Jesus countered by quoting Isaiah’s words,
“These people honor me with their lips, but their hearts are far from me. They worship me in vain; their teachings are but rules taught by men.” Mark 7:6-7
Jesus went on to describe a law the leaders had made that over ruled one of God’s own commandments. Then he gathered a crowd around Him and emphasized that,
“Nothing outside a man can make him “unclean” by going into him. Rather, it is what comes out of a man that makes him ‘unclean.’ ” Mark 7:15
When the disciples were alone with Jesus, Matthew remembered that Peter asked Jesus to further explain his parable. I picture Jesus closing His eyes and breathing deeply to maintain patience as he said,
“Are you so dull? Don’t you see that nothing that enters a man from the outside can make him ‘unclean’? For it doesn’t go into his heart but into his stomach, and then out of his body.” (In saying this, he declared all foods “clean.”) Mark 7:18-19
Don’t let that parenthetical remark slip by you. After the resurrection, Peter will have to have a roof-top vision to truly understand this, but note this beginning point.

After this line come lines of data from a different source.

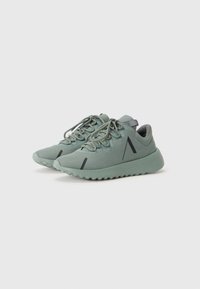 Las zapatillas deportivas de color verde menta tienen una parte superior texturizada, punta redondeada y una suela gruesa y ondulada. Se pueden ver detalles en negro en los costados.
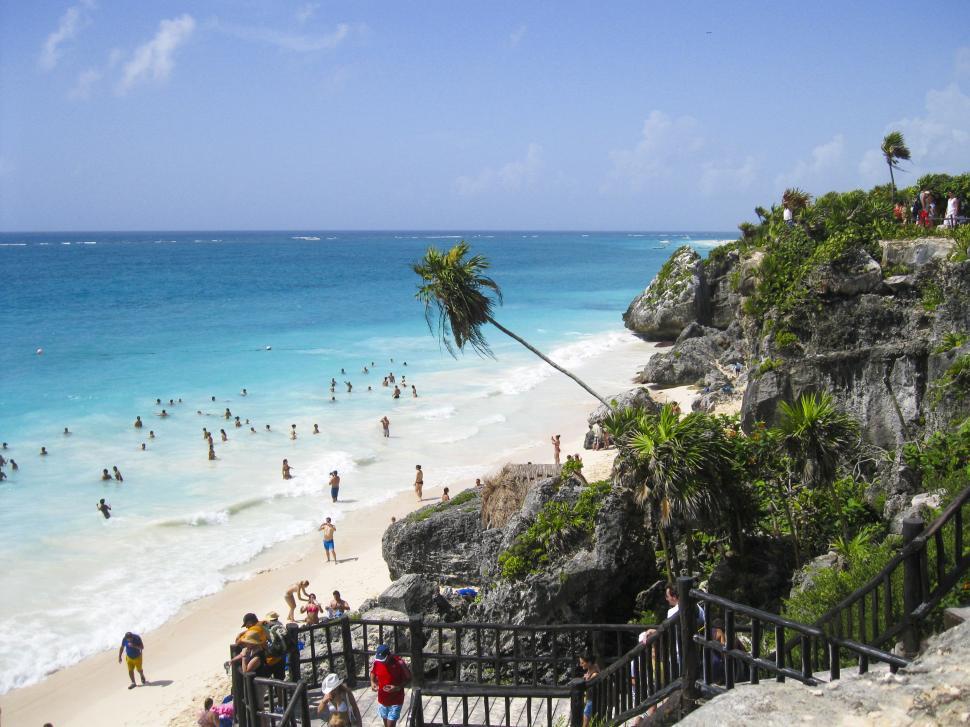Free Image of People on Beach With Rock Cliff and Trees  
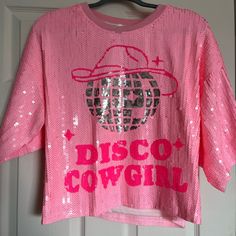 Mainstrip Hot Pink Sequin Disco Cowgirl Cropped Oversized Top, Size Large, Nwt. Casual Pink Tops For Party Season, Spring Disco Style Short Sleeve Tops, Spring Short Sleeve Disco Tops, Trendy Pink Tops For Party Season, Pink Letter Print Top For Party, Pink Letter Print Party Top, Pink Short Sleeve Top For Party Season, Pink Sequined Crew Neck Top, Pink Glitter Print Party Top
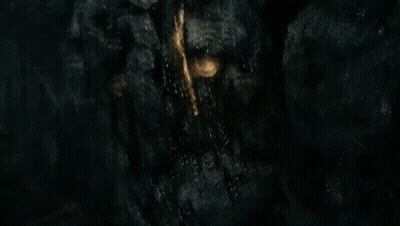 Black Rock With Gold Object GIF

Jesus explains a little more about the “heart thing.”
“What comes out of a man makes him ‘unclean.’ For from within, out of men’s hearts, come evil thoughts, sexual immorality, theft, murder, adultery, greed, malice, deceit, lewdness, envy, slander, arrogance, and folly. All these evils come from inside and make a man ‘unclean.’ ” Mark 7:20-23
I’m trying to think of a modern day application to this principle. The “worship wars” of the last few decades have about declined from their peak and most churches have settled into whatever style they are going to have, but I think it’s worth using as a good example of arrogance emanating from the heart.
The traditional side said, “This is how we’ve always done it. We don’t want all those jazzy instruments in the church. It’s like making our sanctuary a bar. What sense does it make to sing two or three phrases over and over? Our texts are solid and enhance our understanding of the elements of our faith.”
The contemporary side said, “We need to meet people where they are with relevant texts and music. All gifted musicians should be able to use their gifts. No more old songs. We sing songs that engage the singers and bring life.”
Jesus might say, “It matters not your style, what matters is your heart. Are you worshiping the song, the sound, the singer, the tradition, the performer… or your God?”